Luxembourg National Research Fund (FNR) ATTRACT project Model-IPD

collaboration with two other research groups from the LCSB

Idiopathic Parkinson’s disease (IPD) is a complex condition, in which a genetic cause has not been defined, and thus encompasses patients with diverse underlying disease mechanisms. Mitochondrial dysfunction was implicated in PD leading to impaired energy metabolism in dopaminergic neurons of the substantia nigra. In this project, we are assessing the value of mitochondrial-based stratification approaches to help disentangle the complexity of PD. Our study aims at identifying approaches to categorise IPD patients into homogeneous subgroups that will facilitate mechanistic studies, and drug screening ventures.

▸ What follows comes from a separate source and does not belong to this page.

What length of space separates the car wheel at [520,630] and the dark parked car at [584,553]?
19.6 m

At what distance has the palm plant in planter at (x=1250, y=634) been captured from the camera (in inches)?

In collaboration with the Biomedical Data Science group, we have explored published genetic and functional datasets from IPD samples of the FOUNDIN-PD study. RNA-seq data of iPSC-derived 65d-old dopaminergic neurons show that the abundance of a gene associated to familial PD can be used to cluster IPD patients into two subgroups, which present distinctive mitochondrial pathways signatures. Identified altered pathways are being explored in an independent cohort comprising iPSCs from seven IPD cases and four age-matched controls. We are investigating parameters such as mtDNA maintenance, mitochondrial morphology and mitophagy in 2D neuronal cultures. Cluster and machine learning analyses of these results identified a subclass of three IPD patients depicting aberrant mitochondrial function. Together with the Developmental & Cellular Biology group, we are exploring the implication of our findings in more complex models such as midbrain organoids, generated from the same cohort. We are evaluating cell type dynamics and viability, neuronal development and function as well as astrocyte function. Based on our findings, we are investigating possible links between mitochondrial dysfunction and astroglial activation.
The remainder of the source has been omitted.